# Start of Selected text

Squatting Monkeys

A friend sent me this the other day on the assumption that I would find it funny, which I do:

Other than the fact that Dana Carvey has a humor gene, what makes it funny? I suspect because it is polyvalent and can speak humorously to diverse viewpoints. Atheists will like it because they think all religions are weird. Believers will like it because they think most religions, other than their own, are weird. And everyone other than the world’s 25,000 Scientologists will like it because Scientology is really weird.

But Scientology is weird in a special kind of way. The sociologist Rodney Stark has done a fair amount of work on the factors that account for any given religion’s success or failure. He has found that, “other things being equal” (which as a matter of history, economy, politics, and power they never are), new religious movements succeed to the degree that:

1. They retain cultural continuity with the conventional faiths of the societies within which they seek converts.
2. Their doctrines are non-empirical.
3. They maintain a medium level of tension with their surrounding environment – are strict, but not too strict.
4. They have legitimate leaders with adequate authority to be effective.
    (4a) Adequate authority requires clear doctrinal justifications for an effective and legitimate leadership.
    (4b) Authority is regarded as more legitimate and gains in effectiveness to the degree that members perceive themselves as participants in the system of authority.
5. They can generate a highly motivated, volunteer, religious labour force, including many willing to proselytize.

6. They maintain a level of fertility sufficient to at least offset member mortality.
7. They compete against weak, local conventional religious organizations within a relatively unregulated religious economy.
8. They sustain strong internal attachments, while remaining an open social network, able to maintain and form ties to outsiders.
9. They continue to maintain sufficient tension with their environment – remain sufficiently strict.
10. They socialize the young sufficiently well as to minimize both defection and the appeal of reduced strictness.

In translation and practice, this means that most new religious movements fail and those few which succeed are nearly always closely-related offshoots of existing traditions. Those who would start a new movement can innovate but they cannot deviate too far from some existing tradition.

Scientology is weird not just because it’s doctrines are really weird, but because it apparently has succeeded despite not meeting many of these criteria. This success, however, is more superficial than real. It has always been a money-making and money-obsessed outfit that targets the gullible rich (i.e., Hollywood stars) and ostentatiously displays wealth. California is probably the only place in the world where such nonsense could have gained any traction, however small. What Scientology lacks in Stark’s criteria for success it attempts to make up for by being loud and visible. But it is not growing and has very few members. It will always be fringe or niche.

# End of Selected text

Your instructions:
In the post on Scientology, which sociologist studied what makes a religion succeed or fail?

# Start of Information given

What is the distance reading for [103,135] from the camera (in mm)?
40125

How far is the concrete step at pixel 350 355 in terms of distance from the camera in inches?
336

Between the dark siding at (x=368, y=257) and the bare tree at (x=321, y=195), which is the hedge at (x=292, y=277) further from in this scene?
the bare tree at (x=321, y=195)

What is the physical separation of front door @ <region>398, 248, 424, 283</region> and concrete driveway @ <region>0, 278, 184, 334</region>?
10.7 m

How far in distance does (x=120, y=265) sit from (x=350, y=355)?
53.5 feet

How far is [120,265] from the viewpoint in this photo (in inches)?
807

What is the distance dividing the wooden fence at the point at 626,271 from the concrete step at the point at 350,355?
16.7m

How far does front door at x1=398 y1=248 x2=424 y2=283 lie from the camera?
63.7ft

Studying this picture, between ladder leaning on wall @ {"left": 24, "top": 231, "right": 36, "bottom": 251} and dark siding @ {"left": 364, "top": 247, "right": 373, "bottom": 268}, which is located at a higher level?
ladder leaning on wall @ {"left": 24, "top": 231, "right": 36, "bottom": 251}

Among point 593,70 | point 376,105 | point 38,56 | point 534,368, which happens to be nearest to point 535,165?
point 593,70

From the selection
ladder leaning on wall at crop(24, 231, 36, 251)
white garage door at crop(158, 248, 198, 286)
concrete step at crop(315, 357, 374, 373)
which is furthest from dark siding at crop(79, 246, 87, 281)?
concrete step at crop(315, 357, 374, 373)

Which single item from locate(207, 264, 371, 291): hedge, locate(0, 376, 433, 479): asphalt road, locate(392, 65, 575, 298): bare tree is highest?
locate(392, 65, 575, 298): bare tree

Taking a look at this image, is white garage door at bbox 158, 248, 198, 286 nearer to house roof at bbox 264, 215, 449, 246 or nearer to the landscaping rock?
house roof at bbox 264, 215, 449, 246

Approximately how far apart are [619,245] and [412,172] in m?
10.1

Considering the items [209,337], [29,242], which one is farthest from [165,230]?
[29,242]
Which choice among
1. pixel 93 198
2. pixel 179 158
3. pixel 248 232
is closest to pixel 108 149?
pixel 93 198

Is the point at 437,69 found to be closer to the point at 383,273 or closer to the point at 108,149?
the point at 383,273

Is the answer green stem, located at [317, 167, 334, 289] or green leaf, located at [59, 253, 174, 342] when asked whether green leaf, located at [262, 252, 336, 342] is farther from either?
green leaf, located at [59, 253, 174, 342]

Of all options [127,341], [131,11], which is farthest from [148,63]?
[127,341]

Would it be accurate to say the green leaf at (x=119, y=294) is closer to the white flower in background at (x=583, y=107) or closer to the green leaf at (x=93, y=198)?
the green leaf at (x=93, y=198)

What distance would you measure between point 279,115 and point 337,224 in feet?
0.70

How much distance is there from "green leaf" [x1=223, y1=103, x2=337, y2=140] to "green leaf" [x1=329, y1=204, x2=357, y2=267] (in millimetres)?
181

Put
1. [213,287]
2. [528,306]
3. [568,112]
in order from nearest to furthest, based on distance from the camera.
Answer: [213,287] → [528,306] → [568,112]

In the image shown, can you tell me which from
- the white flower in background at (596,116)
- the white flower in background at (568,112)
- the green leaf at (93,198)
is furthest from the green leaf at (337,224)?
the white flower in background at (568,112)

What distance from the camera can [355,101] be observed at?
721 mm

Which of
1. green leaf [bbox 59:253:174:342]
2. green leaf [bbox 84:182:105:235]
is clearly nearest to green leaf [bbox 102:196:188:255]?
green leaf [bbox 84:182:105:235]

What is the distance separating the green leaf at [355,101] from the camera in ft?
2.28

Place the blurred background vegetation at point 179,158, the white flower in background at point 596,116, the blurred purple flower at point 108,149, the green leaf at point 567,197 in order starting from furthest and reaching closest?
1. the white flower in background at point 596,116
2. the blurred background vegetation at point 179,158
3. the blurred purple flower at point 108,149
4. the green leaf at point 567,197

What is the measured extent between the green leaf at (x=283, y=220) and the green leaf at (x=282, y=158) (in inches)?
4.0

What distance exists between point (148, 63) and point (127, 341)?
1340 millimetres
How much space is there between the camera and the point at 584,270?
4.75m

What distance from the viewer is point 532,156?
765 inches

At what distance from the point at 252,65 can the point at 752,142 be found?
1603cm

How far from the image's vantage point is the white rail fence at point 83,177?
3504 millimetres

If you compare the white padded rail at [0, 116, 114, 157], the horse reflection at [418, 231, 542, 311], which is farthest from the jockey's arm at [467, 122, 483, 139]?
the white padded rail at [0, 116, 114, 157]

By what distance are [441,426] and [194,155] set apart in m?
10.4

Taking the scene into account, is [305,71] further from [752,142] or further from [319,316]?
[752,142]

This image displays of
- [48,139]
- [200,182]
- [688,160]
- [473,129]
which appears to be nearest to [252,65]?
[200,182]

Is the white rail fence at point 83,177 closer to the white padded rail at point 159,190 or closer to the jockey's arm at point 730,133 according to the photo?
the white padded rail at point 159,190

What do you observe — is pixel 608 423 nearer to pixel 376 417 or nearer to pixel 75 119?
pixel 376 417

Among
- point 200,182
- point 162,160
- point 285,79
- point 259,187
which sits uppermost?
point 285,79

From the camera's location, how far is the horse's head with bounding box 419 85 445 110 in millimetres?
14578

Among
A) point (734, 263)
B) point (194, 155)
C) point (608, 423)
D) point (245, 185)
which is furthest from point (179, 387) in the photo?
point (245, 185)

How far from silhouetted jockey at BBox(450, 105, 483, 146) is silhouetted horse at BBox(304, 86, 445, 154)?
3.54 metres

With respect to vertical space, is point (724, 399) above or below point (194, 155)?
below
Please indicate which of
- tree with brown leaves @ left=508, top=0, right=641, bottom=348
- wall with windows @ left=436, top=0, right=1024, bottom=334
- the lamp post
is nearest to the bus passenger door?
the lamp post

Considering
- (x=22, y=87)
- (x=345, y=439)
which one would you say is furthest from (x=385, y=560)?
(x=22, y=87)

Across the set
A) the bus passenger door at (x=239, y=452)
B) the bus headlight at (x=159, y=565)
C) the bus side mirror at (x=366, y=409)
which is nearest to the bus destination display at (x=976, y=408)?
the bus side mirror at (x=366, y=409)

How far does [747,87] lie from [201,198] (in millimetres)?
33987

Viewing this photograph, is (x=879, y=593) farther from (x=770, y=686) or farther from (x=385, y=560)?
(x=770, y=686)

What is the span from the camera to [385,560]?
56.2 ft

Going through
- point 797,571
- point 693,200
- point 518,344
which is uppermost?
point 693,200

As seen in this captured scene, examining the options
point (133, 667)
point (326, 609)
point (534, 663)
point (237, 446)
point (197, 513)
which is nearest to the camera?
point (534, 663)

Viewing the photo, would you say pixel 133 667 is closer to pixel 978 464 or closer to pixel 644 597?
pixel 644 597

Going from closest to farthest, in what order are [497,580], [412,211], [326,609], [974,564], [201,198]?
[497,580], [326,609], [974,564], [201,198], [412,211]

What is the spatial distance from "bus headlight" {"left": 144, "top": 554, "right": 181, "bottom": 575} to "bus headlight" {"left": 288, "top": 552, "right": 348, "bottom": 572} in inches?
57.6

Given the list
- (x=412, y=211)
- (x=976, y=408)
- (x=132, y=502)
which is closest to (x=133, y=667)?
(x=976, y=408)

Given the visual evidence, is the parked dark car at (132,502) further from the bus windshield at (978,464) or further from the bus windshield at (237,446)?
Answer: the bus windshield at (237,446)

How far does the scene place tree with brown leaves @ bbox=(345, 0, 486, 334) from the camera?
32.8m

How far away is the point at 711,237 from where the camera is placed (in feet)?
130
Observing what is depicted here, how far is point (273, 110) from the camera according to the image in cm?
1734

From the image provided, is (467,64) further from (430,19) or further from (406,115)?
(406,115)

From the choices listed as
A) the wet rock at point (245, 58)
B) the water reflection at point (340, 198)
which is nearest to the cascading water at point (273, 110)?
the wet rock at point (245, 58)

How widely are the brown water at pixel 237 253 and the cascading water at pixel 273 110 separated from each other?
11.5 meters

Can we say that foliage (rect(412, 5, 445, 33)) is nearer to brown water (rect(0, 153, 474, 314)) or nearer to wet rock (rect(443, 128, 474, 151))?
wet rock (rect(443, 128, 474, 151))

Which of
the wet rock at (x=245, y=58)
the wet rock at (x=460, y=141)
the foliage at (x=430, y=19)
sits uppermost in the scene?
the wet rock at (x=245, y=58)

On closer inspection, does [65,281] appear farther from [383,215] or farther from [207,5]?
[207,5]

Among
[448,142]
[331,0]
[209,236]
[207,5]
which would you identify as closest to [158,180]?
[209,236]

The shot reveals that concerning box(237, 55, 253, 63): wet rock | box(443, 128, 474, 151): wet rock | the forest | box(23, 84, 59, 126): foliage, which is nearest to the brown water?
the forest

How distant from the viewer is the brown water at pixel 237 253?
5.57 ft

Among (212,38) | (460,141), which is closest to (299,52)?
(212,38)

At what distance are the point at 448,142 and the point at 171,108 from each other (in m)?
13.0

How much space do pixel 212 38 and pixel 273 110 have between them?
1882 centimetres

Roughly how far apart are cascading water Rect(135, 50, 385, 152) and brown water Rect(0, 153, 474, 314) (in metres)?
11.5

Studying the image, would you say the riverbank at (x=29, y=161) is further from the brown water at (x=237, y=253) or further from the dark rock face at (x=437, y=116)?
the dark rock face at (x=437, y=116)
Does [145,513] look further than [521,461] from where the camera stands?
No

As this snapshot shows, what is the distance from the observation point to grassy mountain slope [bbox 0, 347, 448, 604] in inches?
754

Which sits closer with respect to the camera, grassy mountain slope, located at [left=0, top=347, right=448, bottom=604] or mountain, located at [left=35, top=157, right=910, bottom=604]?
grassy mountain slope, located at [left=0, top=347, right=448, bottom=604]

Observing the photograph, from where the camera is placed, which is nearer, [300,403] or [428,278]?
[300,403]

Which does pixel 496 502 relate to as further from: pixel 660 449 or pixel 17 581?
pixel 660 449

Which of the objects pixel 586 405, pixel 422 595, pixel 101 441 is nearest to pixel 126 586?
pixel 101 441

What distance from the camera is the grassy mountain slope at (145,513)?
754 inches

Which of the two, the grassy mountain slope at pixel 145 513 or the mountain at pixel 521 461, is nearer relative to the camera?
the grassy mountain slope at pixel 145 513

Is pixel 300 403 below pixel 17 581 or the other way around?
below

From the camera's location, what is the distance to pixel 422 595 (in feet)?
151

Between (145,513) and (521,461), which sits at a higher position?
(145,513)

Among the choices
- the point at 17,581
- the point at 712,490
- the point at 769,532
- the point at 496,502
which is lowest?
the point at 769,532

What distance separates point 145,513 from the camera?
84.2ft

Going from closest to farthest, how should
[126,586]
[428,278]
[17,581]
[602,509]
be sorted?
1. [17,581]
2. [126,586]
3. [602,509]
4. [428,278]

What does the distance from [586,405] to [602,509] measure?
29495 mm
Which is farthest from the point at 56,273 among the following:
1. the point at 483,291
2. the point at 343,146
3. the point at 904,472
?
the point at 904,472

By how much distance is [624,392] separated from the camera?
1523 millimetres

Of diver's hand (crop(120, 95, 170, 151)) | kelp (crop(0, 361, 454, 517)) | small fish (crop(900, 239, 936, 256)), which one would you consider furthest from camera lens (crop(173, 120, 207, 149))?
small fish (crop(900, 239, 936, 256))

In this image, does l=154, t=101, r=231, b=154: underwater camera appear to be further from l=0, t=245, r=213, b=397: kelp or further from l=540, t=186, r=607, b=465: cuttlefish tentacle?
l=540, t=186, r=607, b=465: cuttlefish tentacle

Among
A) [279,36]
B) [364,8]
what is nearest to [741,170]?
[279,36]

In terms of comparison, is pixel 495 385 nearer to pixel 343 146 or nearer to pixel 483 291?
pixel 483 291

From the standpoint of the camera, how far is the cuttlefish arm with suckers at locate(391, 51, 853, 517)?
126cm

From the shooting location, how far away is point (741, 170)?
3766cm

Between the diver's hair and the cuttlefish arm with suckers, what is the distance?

# End of Information given

Solution for this task:
Rodney Stark.